AB,
"Contemporary software systems are becoming increasingly large, heterogeneous, and decentralised. They operate in dynamic environments and their architectures exhibit complex trade-offs across dimensions of goals, time, and interaction, which emerges internally from the systems and externally from their environment. This gives rise to the vision of self-aware architecture, where design decisions and execution strategies for these concerns are dynamically analysed and seamlessly managed at run-time. Drawing on the concept of self-awareness from psychology, this paper extends the foundation of software architecture styles for self-adaptive systems to arrive at a new principled approach for architecting self-aware systems. We demonstrate the added value and applicability of the approach in the context of service provisioning to cloud-reliant service-based applications."

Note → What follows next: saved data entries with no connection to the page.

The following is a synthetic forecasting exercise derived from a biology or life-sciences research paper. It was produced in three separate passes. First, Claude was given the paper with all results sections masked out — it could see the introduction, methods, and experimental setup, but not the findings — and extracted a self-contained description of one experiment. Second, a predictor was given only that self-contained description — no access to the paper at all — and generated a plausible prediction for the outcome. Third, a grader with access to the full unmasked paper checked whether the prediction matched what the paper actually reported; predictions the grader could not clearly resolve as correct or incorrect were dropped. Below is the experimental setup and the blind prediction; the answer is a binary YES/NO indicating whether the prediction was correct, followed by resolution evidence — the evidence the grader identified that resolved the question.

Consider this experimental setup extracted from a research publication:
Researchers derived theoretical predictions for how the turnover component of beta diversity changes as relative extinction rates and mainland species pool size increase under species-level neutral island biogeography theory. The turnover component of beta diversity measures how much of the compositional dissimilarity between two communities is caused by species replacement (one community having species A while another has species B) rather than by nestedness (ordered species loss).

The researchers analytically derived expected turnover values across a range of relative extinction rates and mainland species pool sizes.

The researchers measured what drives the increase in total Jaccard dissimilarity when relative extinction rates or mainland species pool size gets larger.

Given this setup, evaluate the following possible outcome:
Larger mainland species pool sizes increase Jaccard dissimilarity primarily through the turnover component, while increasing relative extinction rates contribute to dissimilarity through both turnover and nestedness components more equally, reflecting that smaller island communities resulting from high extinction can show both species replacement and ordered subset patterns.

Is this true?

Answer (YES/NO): NO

Published in: Software Architecture (WICSA), 2014 IEEE/IFIP Conference Software Architecture
Perhaps you should give these people a call to tell them they're wasting their time as - according to you - self-aware software could "never" happen?
Your thesis here seems to be:
1. Software functions as long chains of cause and effect.
2. Consciousness involves "free" will that's not constrained by cause and effect.
3. Therefore software can never be conscious.
The problem with it is step 2 - that "free" will feels outside of cause and effect does not mean that it is, and moreover introducing an agent to do the "controlling" that is itself unconstrained by cause and effect raises insurmountable problems of definition (what is this "soul" exactly?) and of logic (what would "free" even mean for this "soul"?).
As an explanation, "soul" is in other words unnecessary and incoherent.